C’était en 2013. Xi Jinping venait d’accéder au pouvoir suprême. Le nouveau numéro un chinois encourageait alors ses plus proches conseillers à lire un ouvrage inattendu : L’Ancien Régime et la Révolution, d’Alexis de Tocqueville. Son bras droit, Wang Qishan, fraîchement désigné patron de la « lutte anti-corruption », ne tarissait pas d’éloges sur ce récent succès de librairie en Chine. Xi y voyait-il la meilleure analyse pour se débarrasser d’un régime féodal ? Bien au contraire. Aux yeux du président, le livre de Tocqueville montrait à merveille comment éviter au Parti communiste chinois le sort de la royauté française. Louis XVI a voulu libéraliser son régime ? Il a autorisé le débat public ? Il a laissé son Premier ministre Necker organiser des États généraux avec des représentants du peuple ? Que d’erreurs fatales !
Le Parti communiste selon Xi doit pouvoir empêcher toute révolution contre lui.

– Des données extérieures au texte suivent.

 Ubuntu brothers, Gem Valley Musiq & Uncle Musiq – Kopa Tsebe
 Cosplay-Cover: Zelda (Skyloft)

L’ouverture politique, même modérée, signe son arrêt de mort. C’est aussi la grande leçon de la chute de l’URSS pour l’actuel dirigeant chinois, qui parle avec le plus grand mépris de la « soi-disant Glasnost ». Ni Louis XVI, ni Gorbatchev ! Le Parti ne saurait tolérer de « société civile ». Il doit réprimer sans état d’âme tout mouvement de contestation, de Tiananmen à Hong Kong. Tout cela fait-il de Xi Jinping un dirigeant « contre-révolutionnaire » ?
L’ADN de la Révolution russe
Cela dépend de quelle « Révolution » on parle. Comme tous les dirigeants communistes en Chine, Xi ne remet pas en cause l’ADN du Parti depuis sa fondation : la Révolution russe d’octobre 1917. Le premier congrès du PC chinois, qui se déroule dans une maison en brique rouge à Shanghai du 23 au 30 juillet 1921, est une initiative soviétique. Il doit tout à Grigori Voïtinski, envoyé du Komintern, l’internationale communiste aux ordres de Moscou. Le bolchévique a réuni des anarchistes et des communistes de Chine du Nord, sous la direction de l’intellectuel socialiste Chen Duxiu, figure majeure du Mouvement anticolonialiste du 4 mai 1919.
Le patron utilisé pour tailler le costume du PCC est le modèle léniniste : un parti fort, discipliné et dirigé par une avant-garde de « professionnels » de la Révolution. Objectif : la conquête du pouvoir absolu. Le Parti est omniprésent : il a un rôle dirigeant à tous les échelons de l’État et dans tous les domaines de la société. C’était le plan en 1921. C’est encore vrai en 2021.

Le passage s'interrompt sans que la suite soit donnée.